CAMINHO DE EMAÚS: conversação
que transforma
“Enquanto conversavam e discutiam, o próprio Jesus se aproximou e começou
a caminhar com eles” (Lc 24,15)
O relato dos
discípulos de Emaús revela-nos que o
conhecimento
de Jesus Cristo, a amizade com Ele, a inserção na comunidade dos seus
seguidores(as) e o testemunho de sua ressurreição são progressivos.
Para conhecer o
Senhor, é necessário caminhar com
Ele, escutar longa e atentamente sua
Palavra, deixar-se cativar por Ele, sentar-se à mesa com Ele e deixar que
Ele parta e reparta o pão da vida.
E, depois de
reconhecê-lo, é necessário realizar imediatamente o “caminho de volta” para a
comunidade, para partilhar com os outros a experiência
do encontro com o Senhor, professar juntos a fé comum e realizar as obras
do Reino.
Lucas gosta de apresentar Jesus a caminho. No relato do Evangelho deste domingo, os termos “cami-nhar,
caminho” aparecem no início, no meio e no fim. No livro dos Atos, a
palavra “caminho” desig-nará a identidade e o modo de vida das
comunidades cristãs.
É essa experiência que, em última instância, muda
nosso modo de pensar, de sentir e de agir. É essa experiência
que nos converte em seus (suas) discípulos(as) e seguidores(as).

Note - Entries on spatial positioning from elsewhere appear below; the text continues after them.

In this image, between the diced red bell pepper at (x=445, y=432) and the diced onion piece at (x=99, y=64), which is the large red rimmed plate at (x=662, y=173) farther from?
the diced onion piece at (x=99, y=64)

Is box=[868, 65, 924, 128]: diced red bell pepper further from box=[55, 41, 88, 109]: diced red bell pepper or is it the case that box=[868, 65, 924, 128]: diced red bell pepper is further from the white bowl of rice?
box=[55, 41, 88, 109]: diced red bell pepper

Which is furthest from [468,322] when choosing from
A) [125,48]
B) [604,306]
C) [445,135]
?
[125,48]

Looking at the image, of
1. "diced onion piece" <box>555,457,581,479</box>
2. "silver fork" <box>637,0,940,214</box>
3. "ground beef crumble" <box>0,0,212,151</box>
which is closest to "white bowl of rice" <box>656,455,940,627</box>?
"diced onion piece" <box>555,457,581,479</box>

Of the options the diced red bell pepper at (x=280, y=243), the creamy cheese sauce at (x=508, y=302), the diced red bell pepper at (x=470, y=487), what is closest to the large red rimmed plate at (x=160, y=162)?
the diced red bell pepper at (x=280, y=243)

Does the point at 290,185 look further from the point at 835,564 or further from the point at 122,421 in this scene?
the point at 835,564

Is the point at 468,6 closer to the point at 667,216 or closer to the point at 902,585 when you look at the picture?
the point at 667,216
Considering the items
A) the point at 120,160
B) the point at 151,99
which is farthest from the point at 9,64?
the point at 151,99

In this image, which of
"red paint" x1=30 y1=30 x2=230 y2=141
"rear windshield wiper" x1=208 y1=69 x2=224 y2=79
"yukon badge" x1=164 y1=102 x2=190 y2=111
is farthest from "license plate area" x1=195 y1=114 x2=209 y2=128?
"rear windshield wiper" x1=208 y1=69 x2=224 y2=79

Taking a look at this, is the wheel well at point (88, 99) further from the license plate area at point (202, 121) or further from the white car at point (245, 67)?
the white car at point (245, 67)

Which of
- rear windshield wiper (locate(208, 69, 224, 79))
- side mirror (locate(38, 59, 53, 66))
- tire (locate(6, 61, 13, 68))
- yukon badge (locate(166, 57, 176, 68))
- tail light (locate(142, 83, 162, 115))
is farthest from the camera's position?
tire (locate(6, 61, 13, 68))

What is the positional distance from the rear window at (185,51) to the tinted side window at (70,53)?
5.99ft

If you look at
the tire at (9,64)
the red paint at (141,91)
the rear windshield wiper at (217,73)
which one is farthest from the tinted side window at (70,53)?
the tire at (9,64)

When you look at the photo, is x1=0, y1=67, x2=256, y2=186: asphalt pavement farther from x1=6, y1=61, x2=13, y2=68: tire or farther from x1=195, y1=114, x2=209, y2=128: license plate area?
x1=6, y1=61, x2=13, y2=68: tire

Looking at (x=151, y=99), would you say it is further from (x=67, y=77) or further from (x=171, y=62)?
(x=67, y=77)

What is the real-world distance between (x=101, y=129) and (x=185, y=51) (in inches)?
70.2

A graça de Deus pode nos atingir nos caminhos mais variados e
inesperados: passando pelas fendas de nossa existência, pelas brechas abertas
em nós pelas grandes decepções, ou soprando as últimas brasas que, sob as
cinzas da desilusão, ainda permanecem acesas.
Os caminhos
que levam ao encontro com Jesus podem ser os mais diversos e mais ou menos
longos, mas a experiência do encontro
pessoal com Ele é imprescindível para conhecê-Lo.
Fazer o caminho
com os discípulos de Emaús é uma privilegiada oportunidade para recuperar o
lugar e o sentido da conversação nas
nossas diferentes relações pessoais.
De
fato, vivemos num mundo hiper-conectado; o uso dos aplicativos de mensagens
cresceu assustadora-mente. O mundo,
nossa vida, se converteu num “chat” contínuo.

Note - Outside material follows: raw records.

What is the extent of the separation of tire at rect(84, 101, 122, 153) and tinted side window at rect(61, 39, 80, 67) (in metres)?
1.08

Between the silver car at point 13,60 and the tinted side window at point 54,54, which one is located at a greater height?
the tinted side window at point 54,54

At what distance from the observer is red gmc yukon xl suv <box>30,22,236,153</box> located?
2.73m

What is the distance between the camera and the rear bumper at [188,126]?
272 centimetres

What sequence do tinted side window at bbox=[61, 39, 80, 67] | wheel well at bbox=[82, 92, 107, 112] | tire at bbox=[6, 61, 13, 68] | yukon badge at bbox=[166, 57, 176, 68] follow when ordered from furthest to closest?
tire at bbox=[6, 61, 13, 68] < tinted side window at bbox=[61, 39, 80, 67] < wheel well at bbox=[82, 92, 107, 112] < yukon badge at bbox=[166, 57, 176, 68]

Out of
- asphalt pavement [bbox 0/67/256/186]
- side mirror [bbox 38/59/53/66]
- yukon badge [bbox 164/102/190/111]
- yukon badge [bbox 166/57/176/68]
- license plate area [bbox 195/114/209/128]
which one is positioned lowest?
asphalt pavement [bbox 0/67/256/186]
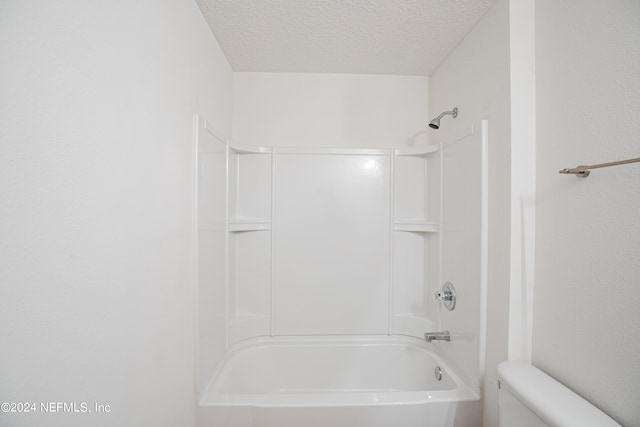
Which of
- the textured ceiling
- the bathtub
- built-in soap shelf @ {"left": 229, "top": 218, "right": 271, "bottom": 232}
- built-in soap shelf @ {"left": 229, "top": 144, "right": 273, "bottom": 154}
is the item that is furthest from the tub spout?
the textured ceiling

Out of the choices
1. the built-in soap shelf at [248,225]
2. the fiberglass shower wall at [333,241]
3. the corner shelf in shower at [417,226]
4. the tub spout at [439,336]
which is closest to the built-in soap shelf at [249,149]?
the fiberglass shower wall at [333,241]

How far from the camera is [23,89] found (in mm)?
463

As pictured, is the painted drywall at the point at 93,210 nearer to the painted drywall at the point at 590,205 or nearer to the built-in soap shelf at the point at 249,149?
the built-in soap shelf at the point at 249,149

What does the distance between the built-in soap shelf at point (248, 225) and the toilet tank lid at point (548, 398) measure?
142 cm

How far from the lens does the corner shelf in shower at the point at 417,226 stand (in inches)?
65.4

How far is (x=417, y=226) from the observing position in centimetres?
172

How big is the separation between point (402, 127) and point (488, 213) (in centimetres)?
94

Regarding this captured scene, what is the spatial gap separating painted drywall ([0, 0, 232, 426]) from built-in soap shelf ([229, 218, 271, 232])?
58cm

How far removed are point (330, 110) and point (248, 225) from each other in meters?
1.00

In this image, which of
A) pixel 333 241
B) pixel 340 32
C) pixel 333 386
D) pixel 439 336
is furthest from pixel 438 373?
pixel 340 32

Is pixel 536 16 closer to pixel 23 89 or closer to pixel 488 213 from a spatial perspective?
pixel 488 213

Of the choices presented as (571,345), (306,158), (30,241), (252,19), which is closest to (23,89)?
(30,241)

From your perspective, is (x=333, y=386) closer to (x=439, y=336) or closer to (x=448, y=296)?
(x=439, y=336)

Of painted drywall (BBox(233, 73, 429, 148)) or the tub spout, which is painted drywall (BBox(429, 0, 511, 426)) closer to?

Na verdade, não é coerente traduzir a expressão
“chat” por conversação, porque estamos assistindo a um preocupante paradoxo: em
meio a este “chat universal”, a conversação emudeceu; nem é tumulto nem é
sussurro. Grande parte de nossas “conversações” fica prisioneira das telas
(celulares, tablets, compu-tadores, smarths...). Corremos o risco de reduzir a
comunicação à conexão. Banalizam-se os conteúdos, mas também são amputadas
dimensões fundamentais da experiência humana da comunicação, sobretudo a
presença física.
Sem essa presença, sem o encontro
pessoal, há um empobrecimento da verdadeira comunicação dialógica cara a cara, diante
do olhar do outro; fora desta comunicação vivente com o outro, já não é
possível autentificar a experiência do nosso próprio eu pois nos falta a
relação primordial com um tu.
O processo mesmo da conversação produz
mudanças em nós: uma determinada frase, dita ou escutada, uma experiência de
vida que tocou nosso coração, uma pergunta que nos tirou de nossa maneira
habitual de pensar… são sementes para transformações posteriores.

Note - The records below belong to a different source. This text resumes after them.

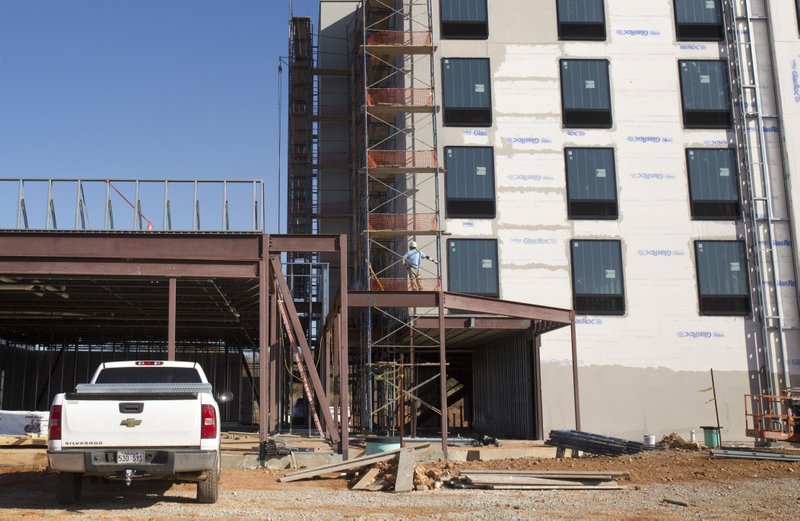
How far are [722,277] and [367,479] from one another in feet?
76.9

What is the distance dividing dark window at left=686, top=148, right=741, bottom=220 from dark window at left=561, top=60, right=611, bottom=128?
395cm

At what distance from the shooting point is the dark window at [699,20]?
3566cm

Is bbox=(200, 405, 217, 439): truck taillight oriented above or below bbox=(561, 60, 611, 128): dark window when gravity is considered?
below

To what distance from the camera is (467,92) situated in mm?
34469

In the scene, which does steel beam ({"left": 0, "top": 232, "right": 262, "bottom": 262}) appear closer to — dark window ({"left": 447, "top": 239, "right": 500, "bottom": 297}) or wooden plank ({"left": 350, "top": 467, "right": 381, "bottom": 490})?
wooden plank ({"left": 350, "top": 467, "right": 381, "bottom": 490})

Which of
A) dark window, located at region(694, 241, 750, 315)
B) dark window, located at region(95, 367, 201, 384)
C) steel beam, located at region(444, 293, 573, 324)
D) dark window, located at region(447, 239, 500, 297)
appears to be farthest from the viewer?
dark window, located at region(694, 241, 750, 315)

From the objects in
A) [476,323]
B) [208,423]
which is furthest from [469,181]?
[208,423]

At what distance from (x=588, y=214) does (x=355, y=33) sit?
14199 millimetres

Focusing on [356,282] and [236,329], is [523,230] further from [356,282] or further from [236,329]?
[236,329]

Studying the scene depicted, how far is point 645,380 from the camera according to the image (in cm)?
3256

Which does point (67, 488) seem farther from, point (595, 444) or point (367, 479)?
point (595, 444)

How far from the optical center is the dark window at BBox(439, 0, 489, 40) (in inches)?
1380

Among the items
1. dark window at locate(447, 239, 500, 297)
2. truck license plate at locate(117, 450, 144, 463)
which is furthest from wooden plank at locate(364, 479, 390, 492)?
dark window at locate(447, 239, 500, 297)

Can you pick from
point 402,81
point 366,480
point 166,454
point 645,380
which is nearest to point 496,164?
point 402,81
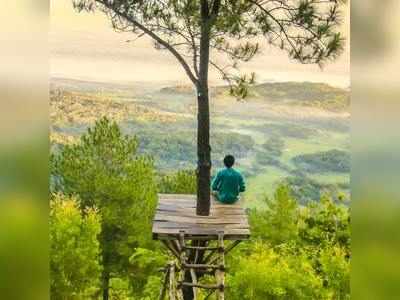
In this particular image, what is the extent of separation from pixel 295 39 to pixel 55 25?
1.46 m

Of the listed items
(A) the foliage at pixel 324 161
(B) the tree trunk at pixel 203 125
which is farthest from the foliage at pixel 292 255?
(B) the tree trunk at pixel 203 125

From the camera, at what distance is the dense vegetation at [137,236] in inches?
197

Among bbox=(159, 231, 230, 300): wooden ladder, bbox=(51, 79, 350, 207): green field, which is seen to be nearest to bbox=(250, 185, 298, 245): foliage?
bbox=(51, 79, 350, 207): green field

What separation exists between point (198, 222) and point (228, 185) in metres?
0.28

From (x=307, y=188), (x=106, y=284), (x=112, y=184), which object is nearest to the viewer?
(x=307, y=188)

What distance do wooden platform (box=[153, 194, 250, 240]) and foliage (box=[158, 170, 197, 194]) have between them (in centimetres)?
105

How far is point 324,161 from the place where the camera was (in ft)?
15.4

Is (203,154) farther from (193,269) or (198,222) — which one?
(193,269)

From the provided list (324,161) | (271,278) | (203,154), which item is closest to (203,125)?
(203,154)

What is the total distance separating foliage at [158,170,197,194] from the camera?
477 centimetres

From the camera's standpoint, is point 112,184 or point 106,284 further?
point 106,284

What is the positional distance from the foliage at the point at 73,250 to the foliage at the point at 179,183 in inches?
25.6

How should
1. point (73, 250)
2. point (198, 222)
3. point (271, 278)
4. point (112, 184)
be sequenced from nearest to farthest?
point (198, 222) < point (73, 250) < point (271, 278) < point (112, 184)

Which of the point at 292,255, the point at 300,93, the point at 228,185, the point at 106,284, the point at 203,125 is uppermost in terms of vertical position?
the point at 300,93
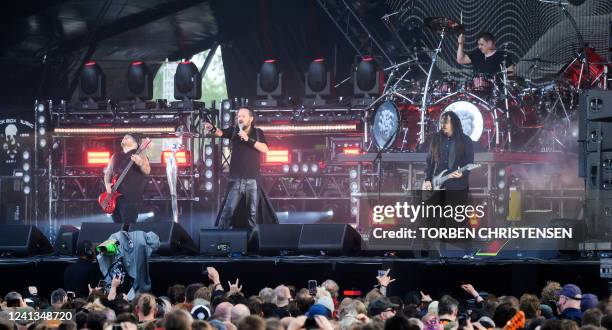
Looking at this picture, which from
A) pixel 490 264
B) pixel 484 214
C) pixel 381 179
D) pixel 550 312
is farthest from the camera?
pixel 381 179

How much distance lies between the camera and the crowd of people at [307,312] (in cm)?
726

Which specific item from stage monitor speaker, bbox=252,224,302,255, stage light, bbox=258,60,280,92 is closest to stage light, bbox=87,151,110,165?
stage light, bbox=258,60,280,92

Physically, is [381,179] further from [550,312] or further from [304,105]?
[550,312]

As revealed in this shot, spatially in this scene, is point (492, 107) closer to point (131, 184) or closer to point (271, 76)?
point (271, 76)

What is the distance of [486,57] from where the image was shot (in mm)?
17953

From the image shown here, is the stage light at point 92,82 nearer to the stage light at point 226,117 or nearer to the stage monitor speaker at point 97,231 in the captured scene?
the stage light at point 226,117

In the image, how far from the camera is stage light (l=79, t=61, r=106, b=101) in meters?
20.9

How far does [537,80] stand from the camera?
60.5 feet

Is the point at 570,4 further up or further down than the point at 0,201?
further up

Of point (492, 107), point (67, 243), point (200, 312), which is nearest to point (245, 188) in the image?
point (67, 243)

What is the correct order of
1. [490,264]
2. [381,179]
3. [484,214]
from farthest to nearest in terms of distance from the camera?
[381,179] < [484,214] < [490,264]

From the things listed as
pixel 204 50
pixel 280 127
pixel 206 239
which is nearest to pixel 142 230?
pixel 206 239

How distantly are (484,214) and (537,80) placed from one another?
10.5 feet

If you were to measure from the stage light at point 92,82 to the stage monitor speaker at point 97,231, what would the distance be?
7.32 m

No caminho de Emaús, Jesus, como mestre
sábio na arte da conversão, parte da situação existencial em que os dois discípulos
se encontravam naquele momento: provoca-os para que falem à vontade das causas
de sua tristeza.
No fundo do coração dos discípulos há um grande vazio que, inconscientemente, querem preencher “conversando
e discutindo entre si”.
A pergunta de Jesus sobre o problema que
causava tamanho sofrimento neles foi o ponto de partida para encontrar a
resposta que, no fim do itinerário, iria esclarecê-los, iluminá-los e
devolver-lhes a alegria e a esperança perdidas.
A pergunta
de Jesus (“o que ides conversando pelo caminho?”) faz com que os discípulos levantem os olhos do chão e olhem para o
rosto do peregrino desconhecido. Sem perceber começam a sair de seu fechamento
e a alegrar-se porque alguém está interessado em saber quais são as causas de
sua tristeza e quer escutá-los.
A pedagogia amorosa de Jesus deu certo: eles abrem o
coração e contam “o que aconteceu a Jesus de Nazaré”. No entanto, o que aconteceu com Jesus não é contado
por um coração ardente e exultante, mas por um coração ferido, desiludido e
triste. A resposta dos discípulos é um resumo do querigma cristão; mas esse conteúdo é relatado como uma tragédia
irreparável.
Depois de um longo diálogo com o peregrino, os discípulos
não discutem mais entre si, mas unânimes, insistem para que ele permaneça com
eles naquela noite. O pedido “permanece conosco”, em Lucas, ex-
pressa o desejo de
ser discípulo de Jesus.
Depois que Jesus aceitou o convite, a casa de Emaús, em vez de tornar-se um lugar de
fuga e fecha-mento, como os discípulos pretendiam, tornou-se um lugar de
acolhida e de partilha, de iluminação e ponto de partida para a retomada da
comunhão com a comunidade dos demais companheiros.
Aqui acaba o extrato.